What you need to know: Ben Kingsley shows up as a doggedly clever but ambiguously motivated Russian narcotics detective, and the tension and twists crank up to a harrowing level that’ll make you squirm as the stakes escalate. But I’ve seen too much of the plot given away in other reviews, and a lot of the movie’s effectiveness is letting it take you on its ride without supplying an itinerary. So I’ll offer a few travel tips instead:
• Don’t separate from the person you’re traveling with, even if the person is an annoying choo-choo-buff nerd.

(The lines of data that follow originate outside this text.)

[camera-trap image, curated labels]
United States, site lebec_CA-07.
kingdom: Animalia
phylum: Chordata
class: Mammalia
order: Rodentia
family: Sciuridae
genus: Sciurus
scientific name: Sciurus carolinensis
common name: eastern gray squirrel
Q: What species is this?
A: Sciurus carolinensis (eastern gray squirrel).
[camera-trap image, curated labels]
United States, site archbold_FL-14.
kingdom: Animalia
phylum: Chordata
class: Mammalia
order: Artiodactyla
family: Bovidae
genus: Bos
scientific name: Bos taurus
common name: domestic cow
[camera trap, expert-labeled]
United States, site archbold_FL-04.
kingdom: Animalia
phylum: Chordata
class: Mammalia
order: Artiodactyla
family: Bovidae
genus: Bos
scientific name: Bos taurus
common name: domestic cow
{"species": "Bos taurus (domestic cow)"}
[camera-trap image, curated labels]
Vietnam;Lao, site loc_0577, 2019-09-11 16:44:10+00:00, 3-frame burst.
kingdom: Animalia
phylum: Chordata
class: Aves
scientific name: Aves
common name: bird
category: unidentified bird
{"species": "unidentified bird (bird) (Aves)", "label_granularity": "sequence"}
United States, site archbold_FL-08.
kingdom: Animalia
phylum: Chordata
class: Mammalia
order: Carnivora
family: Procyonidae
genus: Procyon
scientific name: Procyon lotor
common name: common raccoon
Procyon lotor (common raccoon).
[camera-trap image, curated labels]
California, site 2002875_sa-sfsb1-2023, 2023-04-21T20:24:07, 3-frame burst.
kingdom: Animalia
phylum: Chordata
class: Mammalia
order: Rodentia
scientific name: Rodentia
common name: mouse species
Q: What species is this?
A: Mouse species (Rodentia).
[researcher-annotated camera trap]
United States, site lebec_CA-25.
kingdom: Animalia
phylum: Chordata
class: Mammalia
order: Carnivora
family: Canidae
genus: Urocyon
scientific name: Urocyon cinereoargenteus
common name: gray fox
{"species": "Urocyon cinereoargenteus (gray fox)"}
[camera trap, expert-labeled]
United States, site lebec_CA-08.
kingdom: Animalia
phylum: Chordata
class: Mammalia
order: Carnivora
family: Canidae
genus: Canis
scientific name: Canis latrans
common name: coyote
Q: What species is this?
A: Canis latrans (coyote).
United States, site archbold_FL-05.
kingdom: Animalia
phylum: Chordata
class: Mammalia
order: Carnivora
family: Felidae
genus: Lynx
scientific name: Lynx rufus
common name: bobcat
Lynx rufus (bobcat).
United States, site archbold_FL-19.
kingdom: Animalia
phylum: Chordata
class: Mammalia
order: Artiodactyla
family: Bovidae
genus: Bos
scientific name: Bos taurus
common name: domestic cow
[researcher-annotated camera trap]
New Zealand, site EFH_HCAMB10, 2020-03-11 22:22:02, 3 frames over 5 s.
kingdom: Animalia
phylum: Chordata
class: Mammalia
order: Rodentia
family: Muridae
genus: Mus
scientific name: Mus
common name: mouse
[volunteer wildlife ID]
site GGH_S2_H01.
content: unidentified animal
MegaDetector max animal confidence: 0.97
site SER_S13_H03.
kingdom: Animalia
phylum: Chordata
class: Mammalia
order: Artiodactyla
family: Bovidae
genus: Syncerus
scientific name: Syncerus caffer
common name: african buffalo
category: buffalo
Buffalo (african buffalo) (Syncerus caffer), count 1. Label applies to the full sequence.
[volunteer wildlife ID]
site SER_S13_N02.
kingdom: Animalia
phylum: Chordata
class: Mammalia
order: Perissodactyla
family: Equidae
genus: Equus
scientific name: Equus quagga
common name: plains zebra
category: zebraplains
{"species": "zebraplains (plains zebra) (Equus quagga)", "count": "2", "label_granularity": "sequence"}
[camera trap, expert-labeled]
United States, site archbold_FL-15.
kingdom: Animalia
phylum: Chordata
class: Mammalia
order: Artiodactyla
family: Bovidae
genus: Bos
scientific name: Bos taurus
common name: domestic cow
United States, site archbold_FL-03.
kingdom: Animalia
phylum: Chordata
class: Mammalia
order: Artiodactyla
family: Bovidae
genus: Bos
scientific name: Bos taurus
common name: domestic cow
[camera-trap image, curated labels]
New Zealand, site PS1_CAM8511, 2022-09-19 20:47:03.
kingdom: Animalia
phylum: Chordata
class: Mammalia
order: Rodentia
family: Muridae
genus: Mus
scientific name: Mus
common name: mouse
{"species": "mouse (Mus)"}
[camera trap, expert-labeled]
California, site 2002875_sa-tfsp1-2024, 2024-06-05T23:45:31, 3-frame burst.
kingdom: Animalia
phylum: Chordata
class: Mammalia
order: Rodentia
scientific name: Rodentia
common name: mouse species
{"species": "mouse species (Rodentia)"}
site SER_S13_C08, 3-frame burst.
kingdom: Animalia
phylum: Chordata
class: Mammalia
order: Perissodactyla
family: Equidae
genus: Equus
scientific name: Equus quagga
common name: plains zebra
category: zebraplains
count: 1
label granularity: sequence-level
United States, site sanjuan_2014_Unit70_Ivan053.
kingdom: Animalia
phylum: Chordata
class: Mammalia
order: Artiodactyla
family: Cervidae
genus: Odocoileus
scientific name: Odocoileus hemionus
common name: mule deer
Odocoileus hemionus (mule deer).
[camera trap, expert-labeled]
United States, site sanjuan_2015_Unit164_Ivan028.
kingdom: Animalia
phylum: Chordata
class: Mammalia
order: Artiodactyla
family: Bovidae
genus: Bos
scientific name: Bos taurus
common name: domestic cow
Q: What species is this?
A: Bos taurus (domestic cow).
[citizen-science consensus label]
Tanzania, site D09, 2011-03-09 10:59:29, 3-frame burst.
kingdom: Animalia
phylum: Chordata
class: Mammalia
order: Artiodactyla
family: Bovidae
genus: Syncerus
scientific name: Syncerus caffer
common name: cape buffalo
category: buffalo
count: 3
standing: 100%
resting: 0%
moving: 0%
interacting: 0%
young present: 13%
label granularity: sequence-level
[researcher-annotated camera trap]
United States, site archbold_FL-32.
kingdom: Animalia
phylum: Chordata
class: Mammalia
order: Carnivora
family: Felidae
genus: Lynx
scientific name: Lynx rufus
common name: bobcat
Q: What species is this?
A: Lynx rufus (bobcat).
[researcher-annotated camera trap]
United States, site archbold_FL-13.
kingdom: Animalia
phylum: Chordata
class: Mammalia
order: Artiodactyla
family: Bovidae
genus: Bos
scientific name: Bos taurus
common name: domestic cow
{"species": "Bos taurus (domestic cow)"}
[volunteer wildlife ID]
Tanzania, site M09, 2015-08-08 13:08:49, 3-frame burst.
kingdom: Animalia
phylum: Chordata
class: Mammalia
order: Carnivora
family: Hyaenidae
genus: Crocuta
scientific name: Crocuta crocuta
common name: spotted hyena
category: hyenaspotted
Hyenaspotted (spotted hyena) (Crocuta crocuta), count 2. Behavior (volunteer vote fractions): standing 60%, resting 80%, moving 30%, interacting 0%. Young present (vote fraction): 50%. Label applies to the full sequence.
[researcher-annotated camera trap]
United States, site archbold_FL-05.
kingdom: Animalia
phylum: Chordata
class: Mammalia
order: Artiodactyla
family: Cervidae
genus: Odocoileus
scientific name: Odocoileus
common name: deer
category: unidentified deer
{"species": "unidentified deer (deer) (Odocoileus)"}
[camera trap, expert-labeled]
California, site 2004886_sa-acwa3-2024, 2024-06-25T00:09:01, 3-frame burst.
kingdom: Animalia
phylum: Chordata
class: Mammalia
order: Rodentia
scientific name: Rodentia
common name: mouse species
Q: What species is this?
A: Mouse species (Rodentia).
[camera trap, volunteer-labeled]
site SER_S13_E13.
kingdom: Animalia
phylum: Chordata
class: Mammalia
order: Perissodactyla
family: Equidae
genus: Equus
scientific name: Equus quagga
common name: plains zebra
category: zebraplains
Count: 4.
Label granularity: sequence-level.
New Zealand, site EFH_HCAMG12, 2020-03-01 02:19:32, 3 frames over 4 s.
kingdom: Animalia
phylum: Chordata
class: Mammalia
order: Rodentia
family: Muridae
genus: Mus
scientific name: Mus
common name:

• If you’re waiting for someone, stay put in your hotel.
• Just take a plane.
Comparisons to Hitchcock are warranted, not least because of the train. But unlike a typical Hitchcock everyman who’s swept into a large, nasty predicament, Jessie — to the extent that she can control events — repeatedly says and does the wrong things, making an even worse mess to escape. Appearing recently as a fragile and high-strung lawyer in “Redbelt,” Mortimer has the range to sell Jessie as a complex character, though, not a stupid and unsympathetic one.
Wherever you stand on Harrelson, in my experience he’s spot on as the irritating Yank traveler. And Kingsley shows just the right restraint, not hamming it up with a Mr. Chekhov accent.
If you can look past a big finish that goes further than it needs to and ties things up a little too neatly, it’s a first-class white-knuckle trip.